Montag, 16. Juli 2012

Rezension: Susan Beth Pfeffer - Die Verlorenen von New York

Susan Beth Pfeffer - Die Verlorenen von New York
 
Verlag: Carlsen
Erscheinungsdatum: April 2011
Seiten: 352
Preis: 16,90€ (HC)
Originaltitel: The dead and the gone
Reihe: The Last Survivors
Band 2 von 3

Die Welt wie wir sie kannten
 

Inhaltsangabe

Ob es jemals wieder so wird wie früher?
Täglich stellt sich Alex diese Frage.
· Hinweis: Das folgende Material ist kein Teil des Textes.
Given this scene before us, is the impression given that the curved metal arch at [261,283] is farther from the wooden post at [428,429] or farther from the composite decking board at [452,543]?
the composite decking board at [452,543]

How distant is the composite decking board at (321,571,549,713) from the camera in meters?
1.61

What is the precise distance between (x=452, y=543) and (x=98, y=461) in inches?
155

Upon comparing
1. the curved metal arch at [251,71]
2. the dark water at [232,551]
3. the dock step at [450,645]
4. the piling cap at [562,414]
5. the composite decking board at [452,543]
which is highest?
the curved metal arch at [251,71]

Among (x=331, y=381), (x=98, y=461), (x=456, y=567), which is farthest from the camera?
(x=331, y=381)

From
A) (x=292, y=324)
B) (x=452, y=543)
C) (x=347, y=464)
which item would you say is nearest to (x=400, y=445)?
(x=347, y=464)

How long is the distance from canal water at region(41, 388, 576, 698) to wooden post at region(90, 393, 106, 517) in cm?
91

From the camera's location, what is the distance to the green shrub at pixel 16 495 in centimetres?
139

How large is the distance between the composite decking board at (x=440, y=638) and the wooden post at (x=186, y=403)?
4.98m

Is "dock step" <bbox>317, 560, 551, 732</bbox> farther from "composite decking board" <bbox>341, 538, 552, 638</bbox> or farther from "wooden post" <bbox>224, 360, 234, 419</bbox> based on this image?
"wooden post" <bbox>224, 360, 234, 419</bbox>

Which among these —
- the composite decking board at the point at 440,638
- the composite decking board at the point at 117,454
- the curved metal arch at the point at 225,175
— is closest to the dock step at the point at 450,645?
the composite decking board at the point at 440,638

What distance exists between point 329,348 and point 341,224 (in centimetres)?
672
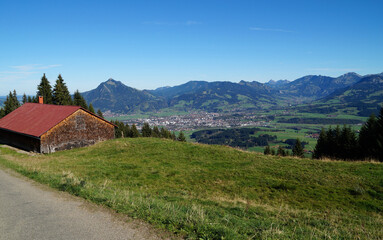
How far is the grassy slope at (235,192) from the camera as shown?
721cm

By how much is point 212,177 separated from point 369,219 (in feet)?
31.5

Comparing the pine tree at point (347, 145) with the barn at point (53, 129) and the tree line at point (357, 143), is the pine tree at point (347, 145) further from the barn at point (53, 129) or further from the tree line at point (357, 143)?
the barn at point (53, 129)

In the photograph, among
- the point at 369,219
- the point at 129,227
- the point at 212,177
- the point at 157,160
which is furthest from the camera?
the point at 157,160

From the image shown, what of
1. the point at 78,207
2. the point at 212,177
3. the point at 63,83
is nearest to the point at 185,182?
the point at 212,177

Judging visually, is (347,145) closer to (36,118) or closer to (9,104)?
(36,118)

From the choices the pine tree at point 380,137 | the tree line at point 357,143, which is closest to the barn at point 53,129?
the tree line at point 357,143

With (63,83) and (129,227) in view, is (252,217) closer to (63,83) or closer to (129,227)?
(129,227)

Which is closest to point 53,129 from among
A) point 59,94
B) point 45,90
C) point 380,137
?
point 59,94

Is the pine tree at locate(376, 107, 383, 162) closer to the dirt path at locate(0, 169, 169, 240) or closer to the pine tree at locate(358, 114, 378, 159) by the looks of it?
the pine tree at locate(358, 114, 378, 159)

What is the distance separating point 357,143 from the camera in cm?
4769

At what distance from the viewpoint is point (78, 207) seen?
8391mm

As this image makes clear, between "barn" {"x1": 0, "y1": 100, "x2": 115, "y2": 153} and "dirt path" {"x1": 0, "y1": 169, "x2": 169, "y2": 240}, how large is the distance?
23843 millimetres

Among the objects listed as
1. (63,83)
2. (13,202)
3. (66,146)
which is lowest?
(66,146)

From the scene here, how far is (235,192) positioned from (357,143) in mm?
47832
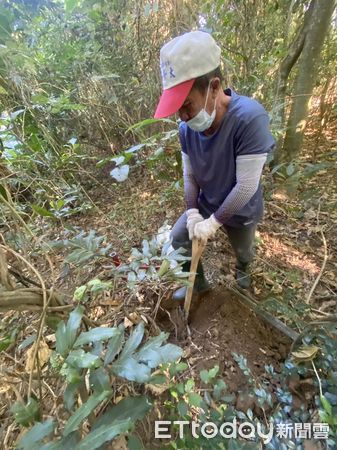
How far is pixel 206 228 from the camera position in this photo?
1458 mm

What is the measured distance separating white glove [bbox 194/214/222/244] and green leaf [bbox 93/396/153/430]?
89 centimetres

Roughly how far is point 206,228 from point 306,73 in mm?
1898

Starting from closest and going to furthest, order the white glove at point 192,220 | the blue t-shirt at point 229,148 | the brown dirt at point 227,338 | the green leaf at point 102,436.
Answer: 1. the green leaf at point 102,436
2. the blue t-shirt at point 229,148
3. the brown dirt at point 227,338
4. the white glove at point 192,220

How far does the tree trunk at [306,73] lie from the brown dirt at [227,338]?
1739mm

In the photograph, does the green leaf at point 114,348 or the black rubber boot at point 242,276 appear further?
the black rubber boot at point 242,276

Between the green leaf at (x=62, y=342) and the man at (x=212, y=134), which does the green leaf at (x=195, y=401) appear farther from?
the man at (x=212, y=134)

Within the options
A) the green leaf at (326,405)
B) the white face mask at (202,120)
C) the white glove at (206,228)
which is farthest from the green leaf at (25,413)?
the white face mask at (202,120)

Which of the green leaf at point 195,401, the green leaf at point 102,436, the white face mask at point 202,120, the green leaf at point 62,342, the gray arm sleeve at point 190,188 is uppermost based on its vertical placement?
the white face mask at point 202,120

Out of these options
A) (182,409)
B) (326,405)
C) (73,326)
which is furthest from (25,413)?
(326,405)

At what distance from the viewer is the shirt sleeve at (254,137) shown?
1.25 metres

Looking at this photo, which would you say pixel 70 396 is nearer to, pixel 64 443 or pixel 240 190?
Answer: pixel 64 443

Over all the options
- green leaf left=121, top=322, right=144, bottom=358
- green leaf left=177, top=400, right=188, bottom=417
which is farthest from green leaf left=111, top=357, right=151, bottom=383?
green leaf left=177, top=400, right=188, bottom=417

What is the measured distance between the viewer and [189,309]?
5.64ft

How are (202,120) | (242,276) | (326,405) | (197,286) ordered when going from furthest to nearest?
(242,276), (197,286), (202,120), (326,405)
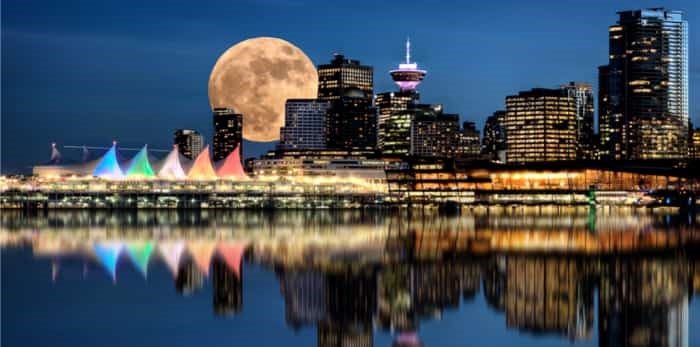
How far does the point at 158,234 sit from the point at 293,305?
34.2 metres

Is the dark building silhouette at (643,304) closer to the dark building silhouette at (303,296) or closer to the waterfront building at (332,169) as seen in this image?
the dark building silhouette at (303,296)

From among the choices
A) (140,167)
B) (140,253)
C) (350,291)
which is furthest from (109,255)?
(140,167)

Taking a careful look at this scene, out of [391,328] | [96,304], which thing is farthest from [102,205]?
[391,328]

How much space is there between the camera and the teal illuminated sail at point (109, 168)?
407 ft

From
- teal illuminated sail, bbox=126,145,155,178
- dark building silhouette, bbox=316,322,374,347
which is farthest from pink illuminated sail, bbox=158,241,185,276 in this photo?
teal illuminated sail, bbox=126,145,155,178

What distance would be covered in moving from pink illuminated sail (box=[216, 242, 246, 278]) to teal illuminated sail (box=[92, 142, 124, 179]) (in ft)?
228

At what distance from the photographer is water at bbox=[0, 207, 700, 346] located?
28375 millimetres

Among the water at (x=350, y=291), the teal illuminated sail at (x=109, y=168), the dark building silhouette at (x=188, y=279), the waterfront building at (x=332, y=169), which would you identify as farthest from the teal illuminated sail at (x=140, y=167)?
the dark building silhouette at (x=188, y=279)

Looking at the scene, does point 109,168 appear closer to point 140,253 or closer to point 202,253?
point 140,253

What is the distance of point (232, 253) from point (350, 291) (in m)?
16.3

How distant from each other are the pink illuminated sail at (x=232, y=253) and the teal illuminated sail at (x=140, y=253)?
3421mm

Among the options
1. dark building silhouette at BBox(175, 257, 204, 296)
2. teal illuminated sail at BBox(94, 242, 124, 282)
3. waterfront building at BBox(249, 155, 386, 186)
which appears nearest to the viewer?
dark building silhouette at BBox(175, 257, 204, 296)

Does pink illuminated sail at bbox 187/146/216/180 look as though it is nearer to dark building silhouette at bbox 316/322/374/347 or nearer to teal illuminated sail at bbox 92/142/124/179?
teal illuminated sail at bbox 92/142/124/179

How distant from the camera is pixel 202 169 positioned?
125438mm
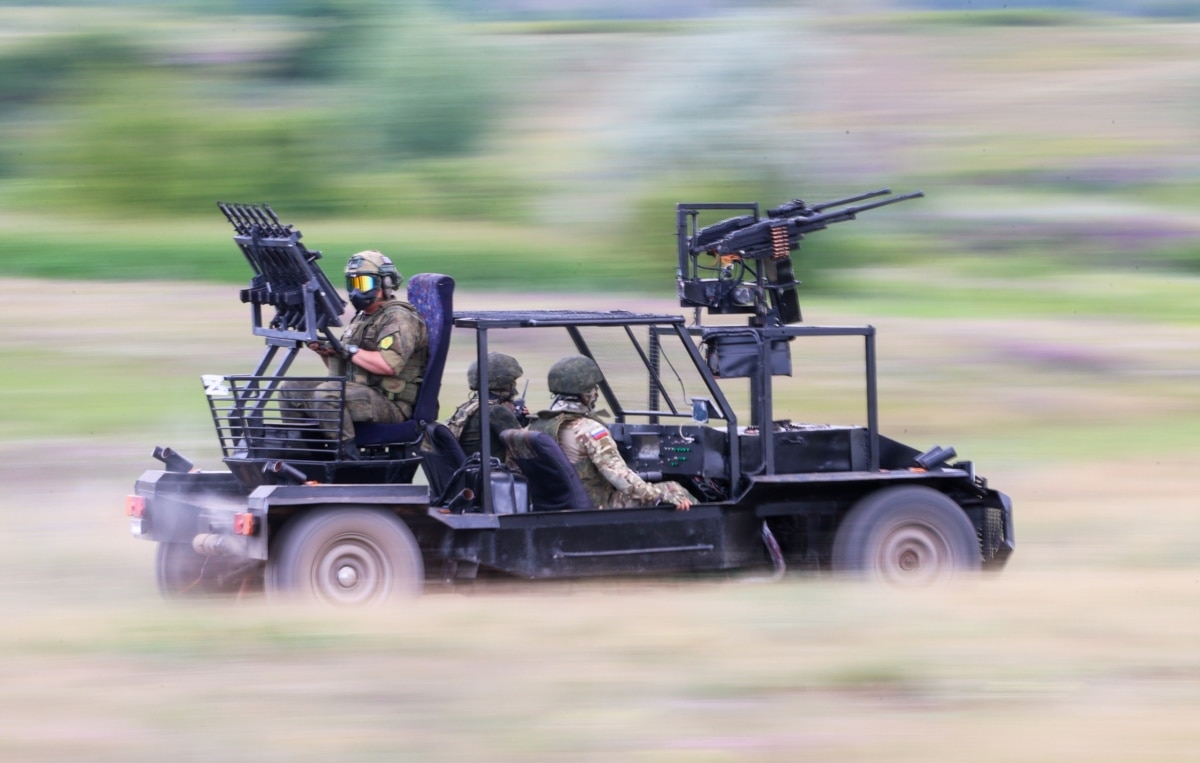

Denn seit der Mond aus seiner Umlaufbahn verschoben wurde, geht es im New Yorker Alltag ums nackte Überleben. In den Fenstern der Hochhäuser brennt kein Licht mehr; kaputte Autos verstopfen die Kreuzungen; Plünderer ziehen durch die Straßen auf der Suche nach den letzten Lebensmitteln. New York ist eine Insel der Armen geworden - wer konnte, hat die Stadt längst verlassen.
Verzweifelt kümmert sich Alex um seine Schwestern Briana und Julie.
Doch eine Frage wagt er nicht zu stellen: Was, wenn ihre Eltern nicht nur vermisst sind, sondern Schlimmeres passiert ist?

Meine Meinung

Dies ist der zweite Band um die Mond-Katastrophe von Pfeffer. Es ist das selbe Szenario, doch anstatt wie vorher in einer Kleinstadt, ist der Schauplatz dieses Buches New York. Die Geschichte ist aus der Sicht des Jungen Alex geschrieben, diesmal allerdings nicht in Tagebuchform.

Als der Asteroid auf dem Mond einschlägt arbeitet Alex gerade bei Joey's Pizza, sein Vater ist bei Verwandten in Puerto Rico und seine Mutter auf dem Weg zur Arbeit ins Krankenhaus.
Alex und seine jüngeren Schwestern Julie und Brianna können das Ausmaß der Katastrophe noch nicht richtig einschätzen. Doch als die Mutter nach Tagen nicht von der Arbeit nach Hause kommt und die Kinder sie im Krankenhaus auch nicht erreichen können stellen sie sich widerstrebend der Tatsache, das sie vielleicht tot ist. Auch den Vater können sie im Ausland nicht erreichen. Die Geschwister sind auf sich allein gestell.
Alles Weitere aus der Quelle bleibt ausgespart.